I think it's quite useful to have a status returned. On the one hand, you can provide more statuses than 'alive' or not and make your API more poweful, and on the other hand, it's more useful for the user, since you can tell him exactly what's going on (e.g. 'maintainance').
But if your WebService isn't available at all due to network issues, then, of course, it's up to the user to catch that exception. But that's not the point, I guess, and it's not something you could control with your API.
It's useless.
The information it returns is completely out of date the moment it is returned to you because the service may fail right after the status return call is dispatched.
Also, if you are load balancing the incoming requests and your status request gets routed to a failing node, the reply (or lack thereof) would look to the client like a problem with the whole API service. In the meantime, all the other nodes could be happily servicing requests. Now your client will think that the whole API service is down but subsequent requests would work just fine (assuming your load balancer would remove the failed node or restart it).
HTTP status codes returned from your application's requests are the correct way of indicating availability.
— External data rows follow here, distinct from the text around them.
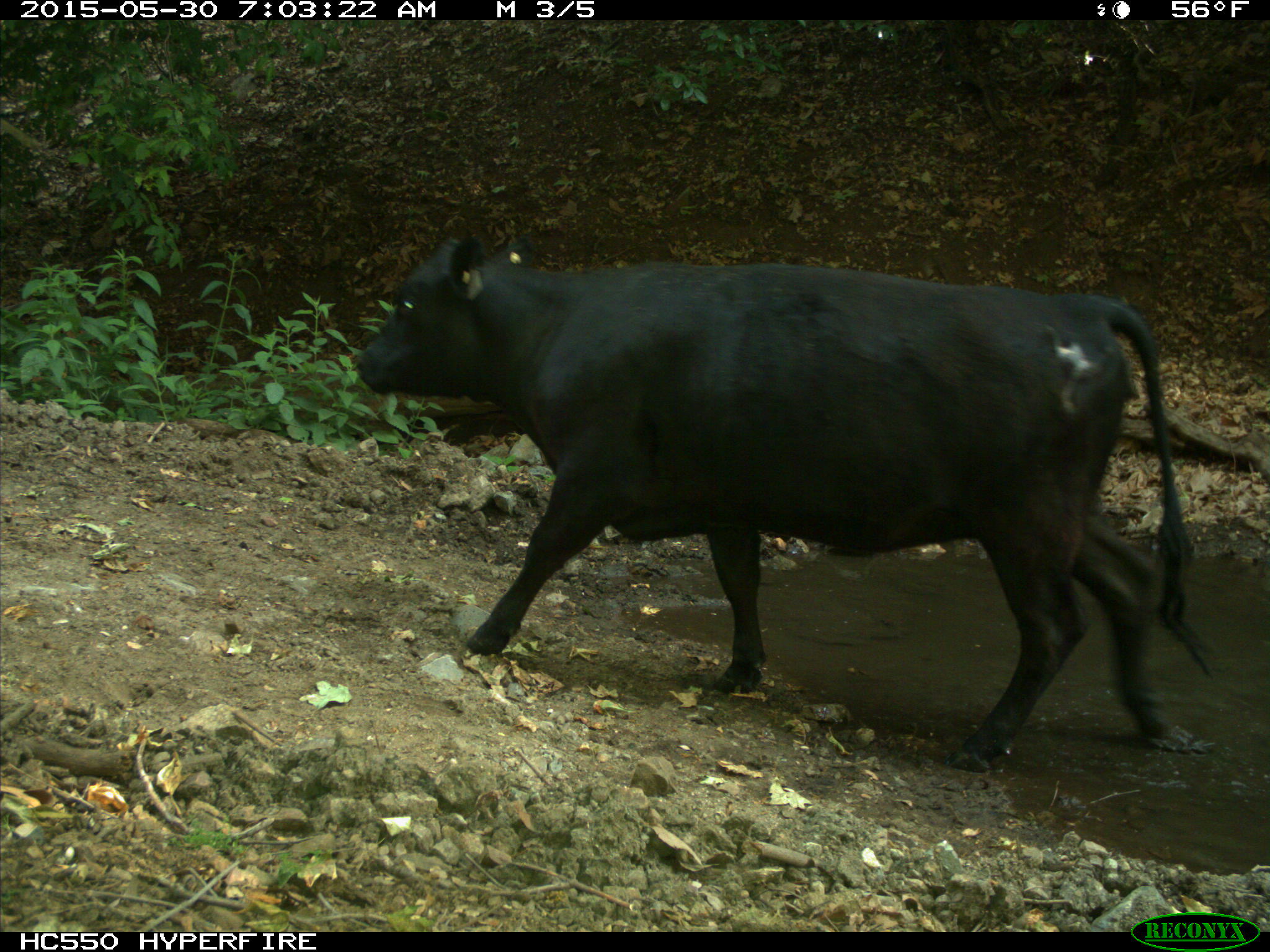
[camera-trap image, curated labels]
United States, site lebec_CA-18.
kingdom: Animalia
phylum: Chordata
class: Mammalia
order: Artiodactyla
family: Bovidae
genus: Bos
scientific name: Bos taurus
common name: domestic cow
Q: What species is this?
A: Bos taurus (domestic cow).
Your clients of course have to be coded to tolerate and handle them.
What is wrong with standard HTTP response status codes? 503 Service Unavailable comes to mind. HTTP clients should already be able to handle that without writing any code special to your API.
Now, if the service is likely to be unavailable frequently and it is expensive for the client to discover that but cheap for the server, then it might be appropriate to have a separate 'health check' URL that can quickly let the client know that the service is available (at the time of the GET on the health check URL).
It is not necessary most of the time. At least when it returns simple true or false. It just makes client code more complicated because it has to call one more method. Even if your client received active=true from service, next useful call may still fail. Let you client make the calls that they need during normal execution and have them handle network, timeout and HTTP errors correctly. Very useful pattern for such cases is called Circuit Breaker.
The reasons where status check may be useful:
If all the normal calls are considered to be expensive there may be an advantage in first calling lightweight status-check method (just to avoid expensive call).
Service can have different statuses and client can change its behavior depending on these statuses.
It might also be worth looking into stateful protocols like XMPP.